-------- Article
# The page cannot be displayed



## Romany123 (Jul 24, 2006)

I seem to get an awful lot of these pages when I move around the site. Is there any reason for this? and what can I do about it?  
Thanks in advance


----------



## wasabi (Jul 24, 2006)

Same here. There are times I can only access this site thru my history.


----------



## DaCook (Jul 24, 2006)

Romany123 said:
			
		

> I seem to get an awful lot of these pages when I move around the site. Is there any reason for this? and what can I do about it?
> Thanks in advance


I haven't had that problem at this site Dave. But I did have at another site tonight.


----------



## Romany123 (Jul 24, 2006)

Morning Marlene
It must be my comp.
Wasabe
It seems to help if I use the refresh button from time to time.


----------



## wasabi (Jul 24, 2006)

Yes, I do that also.


----------



## Romany123 (Jul 24, 2006)

That is very refreshing to hear lol


----------



## DaCook (Jul 24, 2006)

Romany123 said:
			
		

> Morning Marlene


 I haven't been to bed yet. I just got home from work 2 hours ago. LOL. Morning to you though.


----------



## wasabi (Jul 24, 2006)




----------



## Banana Brain (Jul 24, 2006)

This has never happened to me.


----------



## Romany123 (Jul 24, 2006)

DaCook said:
			
		

> I haven't been to bed yet. I just got home from work 2 hours ago. LOL. Morning to you though.


you Yukon girls are made of tough stuff lol.
I am sanding floorboard in what was the old kitchen and it is as hot as h*ll
in here speak when you have had some sleep....Nighty nite


----------



## urmaniac13 (Jul 24, 2006)

Also occasionally the forum may become inaccessible for some hours, which took place a few times fairly recently... this is due to the fact that the site is going through some updates and remodelling.  So if that happens please don't be alarmed, and check again later in the day (or evening)


----------



## Romany123 (Jul 31, 2006)

urmaniac13 said:
			
		

> Also occasionally the forum may become inaccessible for some hours, which took place a few times fairly recently... this is due to the fact that the site is going through some updates and remodelling.  So if that happens please don't be alarmed, and check again later in the day (or evening)



It did it today, but its ok now


----------
----------------
## Instructions to follow
In the forum thread, what reason does urmaniac13 give for the forum sometimes becoming inaccessible for some hours? The listing isn't needed.
-------- Information provided
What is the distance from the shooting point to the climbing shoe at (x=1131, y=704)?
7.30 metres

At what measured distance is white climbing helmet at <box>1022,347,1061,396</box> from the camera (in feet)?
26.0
----------------
## The response
The site is going through some updates and remodelling.